= Job =
Transcribe the entries word for word, beginning with the line that contains "How far from the photographic viewpoint" and continuing through the end of the entries.

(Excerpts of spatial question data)
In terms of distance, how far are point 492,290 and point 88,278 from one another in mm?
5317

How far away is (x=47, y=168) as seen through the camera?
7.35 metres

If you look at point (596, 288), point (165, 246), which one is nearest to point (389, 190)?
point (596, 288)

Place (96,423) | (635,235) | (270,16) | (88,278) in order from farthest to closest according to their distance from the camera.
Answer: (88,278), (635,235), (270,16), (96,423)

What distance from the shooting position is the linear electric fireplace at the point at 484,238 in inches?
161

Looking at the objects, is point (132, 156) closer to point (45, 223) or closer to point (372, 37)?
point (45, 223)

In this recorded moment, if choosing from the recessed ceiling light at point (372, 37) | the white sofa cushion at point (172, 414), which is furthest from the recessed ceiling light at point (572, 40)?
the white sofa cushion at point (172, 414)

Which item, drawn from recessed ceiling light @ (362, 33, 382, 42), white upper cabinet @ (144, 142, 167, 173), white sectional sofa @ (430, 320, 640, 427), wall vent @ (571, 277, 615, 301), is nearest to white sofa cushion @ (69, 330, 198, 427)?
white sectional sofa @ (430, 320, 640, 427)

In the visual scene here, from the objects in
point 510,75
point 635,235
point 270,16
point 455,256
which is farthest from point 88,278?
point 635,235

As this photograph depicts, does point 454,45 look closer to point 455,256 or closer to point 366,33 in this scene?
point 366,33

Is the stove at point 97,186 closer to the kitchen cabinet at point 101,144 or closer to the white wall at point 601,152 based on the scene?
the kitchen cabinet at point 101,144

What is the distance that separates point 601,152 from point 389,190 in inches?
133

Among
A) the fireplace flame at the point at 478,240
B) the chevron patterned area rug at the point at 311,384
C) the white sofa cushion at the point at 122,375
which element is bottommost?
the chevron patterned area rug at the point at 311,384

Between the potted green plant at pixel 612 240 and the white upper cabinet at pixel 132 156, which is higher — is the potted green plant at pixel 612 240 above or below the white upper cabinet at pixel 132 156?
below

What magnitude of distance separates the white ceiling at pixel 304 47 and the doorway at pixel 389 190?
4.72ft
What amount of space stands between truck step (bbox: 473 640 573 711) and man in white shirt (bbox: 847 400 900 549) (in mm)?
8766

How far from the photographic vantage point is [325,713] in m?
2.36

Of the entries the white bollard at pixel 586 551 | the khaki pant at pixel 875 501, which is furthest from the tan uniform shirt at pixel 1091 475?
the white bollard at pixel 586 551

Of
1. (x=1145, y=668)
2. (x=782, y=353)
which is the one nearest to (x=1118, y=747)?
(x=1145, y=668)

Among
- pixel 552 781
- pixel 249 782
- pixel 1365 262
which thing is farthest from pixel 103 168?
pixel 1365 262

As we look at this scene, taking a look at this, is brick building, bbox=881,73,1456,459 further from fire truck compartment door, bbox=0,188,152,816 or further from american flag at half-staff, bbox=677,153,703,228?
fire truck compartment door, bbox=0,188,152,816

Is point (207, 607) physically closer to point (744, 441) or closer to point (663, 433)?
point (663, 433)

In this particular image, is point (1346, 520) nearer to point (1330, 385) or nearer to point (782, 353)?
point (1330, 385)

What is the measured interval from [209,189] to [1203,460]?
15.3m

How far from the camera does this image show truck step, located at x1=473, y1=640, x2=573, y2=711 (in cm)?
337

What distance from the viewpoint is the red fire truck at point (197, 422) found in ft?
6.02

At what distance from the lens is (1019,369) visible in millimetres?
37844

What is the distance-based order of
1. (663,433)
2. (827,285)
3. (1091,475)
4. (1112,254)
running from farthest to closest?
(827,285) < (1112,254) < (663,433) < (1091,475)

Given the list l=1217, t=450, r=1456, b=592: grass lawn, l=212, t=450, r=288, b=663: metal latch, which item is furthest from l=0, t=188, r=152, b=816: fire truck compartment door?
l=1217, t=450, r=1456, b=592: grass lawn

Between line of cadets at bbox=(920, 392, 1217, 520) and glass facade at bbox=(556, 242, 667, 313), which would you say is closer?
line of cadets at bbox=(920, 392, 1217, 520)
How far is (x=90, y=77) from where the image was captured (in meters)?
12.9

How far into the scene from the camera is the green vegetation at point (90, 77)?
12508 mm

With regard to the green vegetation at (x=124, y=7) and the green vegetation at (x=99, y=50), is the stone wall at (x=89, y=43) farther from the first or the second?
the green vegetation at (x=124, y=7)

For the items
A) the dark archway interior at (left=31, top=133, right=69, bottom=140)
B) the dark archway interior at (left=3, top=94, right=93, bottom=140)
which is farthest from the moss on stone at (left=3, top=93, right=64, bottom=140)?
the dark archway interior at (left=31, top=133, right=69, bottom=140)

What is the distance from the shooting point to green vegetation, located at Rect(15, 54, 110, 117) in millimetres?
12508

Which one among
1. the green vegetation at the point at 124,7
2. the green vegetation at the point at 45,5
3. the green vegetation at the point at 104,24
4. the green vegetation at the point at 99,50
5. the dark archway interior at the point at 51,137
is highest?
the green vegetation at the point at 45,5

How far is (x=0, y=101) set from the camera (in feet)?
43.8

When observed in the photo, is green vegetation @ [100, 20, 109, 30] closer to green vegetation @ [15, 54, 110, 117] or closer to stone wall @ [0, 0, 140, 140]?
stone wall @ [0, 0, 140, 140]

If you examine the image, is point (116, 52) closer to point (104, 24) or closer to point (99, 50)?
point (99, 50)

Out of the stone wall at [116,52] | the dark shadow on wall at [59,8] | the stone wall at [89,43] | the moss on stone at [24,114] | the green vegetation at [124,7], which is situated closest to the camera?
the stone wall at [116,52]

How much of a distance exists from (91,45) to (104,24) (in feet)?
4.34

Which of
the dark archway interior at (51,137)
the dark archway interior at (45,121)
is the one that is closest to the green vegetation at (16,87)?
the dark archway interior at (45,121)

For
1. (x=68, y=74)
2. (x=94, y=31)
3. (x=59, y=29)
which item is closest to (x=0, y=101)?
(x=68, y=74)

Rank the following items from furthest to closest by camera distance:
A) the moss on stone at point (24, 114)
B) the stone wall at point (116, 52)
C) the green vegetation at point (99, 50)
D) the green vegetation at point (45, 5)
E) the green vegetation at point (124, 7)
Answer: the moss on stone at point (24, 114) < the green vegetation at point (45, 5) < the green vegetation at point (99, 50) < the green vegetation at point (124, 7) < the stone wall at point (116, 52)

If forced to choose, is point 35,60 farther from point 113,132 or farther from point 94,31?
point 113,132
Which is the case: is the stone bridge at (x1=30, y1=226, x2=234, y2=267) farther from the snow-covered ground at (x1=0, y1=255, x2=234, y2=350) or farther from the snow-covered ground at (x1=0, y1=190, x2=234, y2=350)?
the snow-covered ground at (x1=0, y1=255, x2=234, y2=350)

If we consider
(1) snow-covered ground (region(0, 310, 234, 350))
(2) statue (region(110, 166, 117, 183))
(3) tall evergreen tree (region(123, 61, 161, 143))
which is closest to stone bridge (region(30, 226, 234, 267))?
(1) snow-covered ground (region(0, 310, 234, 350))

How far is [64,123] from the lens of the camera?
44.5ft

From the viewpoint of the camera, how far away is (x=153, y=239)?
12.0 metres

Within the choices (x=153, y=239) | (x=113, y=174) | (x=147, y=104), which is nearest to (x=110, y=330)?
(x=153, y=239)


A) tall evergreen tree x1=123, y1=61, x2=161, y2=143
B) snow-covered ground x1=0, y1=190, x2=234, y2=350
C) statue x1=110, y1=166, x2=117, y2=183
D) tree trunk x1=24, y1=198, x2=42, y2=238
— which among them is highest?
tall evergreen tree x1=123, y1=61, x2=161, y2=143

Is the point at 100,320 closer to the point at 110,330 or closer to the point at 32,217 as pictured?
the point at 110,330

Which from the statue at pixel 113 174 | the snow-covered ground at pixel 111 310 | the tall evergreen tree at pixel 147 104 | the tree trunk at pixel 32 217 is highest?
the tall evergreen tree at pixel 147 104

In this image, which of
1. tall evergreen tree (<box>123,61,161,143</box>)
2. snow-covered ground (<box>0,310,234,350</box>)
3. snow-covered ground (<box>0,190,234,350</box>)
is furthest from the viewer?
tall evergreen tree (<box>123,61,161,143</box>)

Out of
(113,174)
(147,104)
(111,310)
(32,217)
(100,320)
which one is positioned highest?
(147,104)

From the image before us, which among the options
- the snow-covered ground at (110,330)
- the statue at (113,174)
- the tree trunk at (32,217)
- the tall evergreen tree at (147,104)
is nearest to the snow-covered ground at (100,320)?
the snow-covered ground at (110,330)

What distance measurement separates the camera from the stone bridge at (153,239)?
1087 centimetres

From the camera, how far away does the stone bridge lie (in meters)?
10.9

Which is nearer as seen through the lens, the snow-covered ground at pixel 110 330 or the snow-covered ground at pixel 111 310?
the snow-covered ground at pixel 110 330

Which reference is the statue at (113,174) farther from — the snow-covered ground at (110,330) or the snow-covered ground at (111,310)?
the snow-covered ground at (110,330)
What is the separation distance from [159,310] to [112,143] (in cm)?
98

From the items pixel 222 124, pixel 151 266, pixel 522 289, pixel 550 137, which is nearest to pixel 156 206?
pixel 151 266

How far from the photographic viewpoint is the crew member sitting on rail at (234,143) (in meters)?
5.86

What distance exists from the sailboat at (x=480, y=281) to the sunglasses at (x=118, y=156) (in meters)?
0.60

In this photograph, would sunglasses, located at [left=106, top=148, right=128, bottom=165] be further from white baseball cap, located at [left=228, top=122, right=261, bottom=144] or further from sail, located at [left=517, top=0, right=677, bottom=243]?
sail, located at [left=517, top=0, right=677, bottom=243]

= Exercise solution =
How far from the photographic viewpoint is the crew member sitting on rail at (234,143) (in meters)?
5.86

What distance exists from the sailboat at (x=480, y=281) to the sunglasses at (x=118, y=156) (in meters)?
0.60

In this photograph, would sunglasses, located at [left=106, top=148, right=128, bottom=165] be further from white baseball cap, located at [left=228, top=122, right=261, bottom=144] or further from sail, located at [left=517, top=0, right=677, bottom=243]?
sail, located at [left=517, top=0, right=677, bottom=243]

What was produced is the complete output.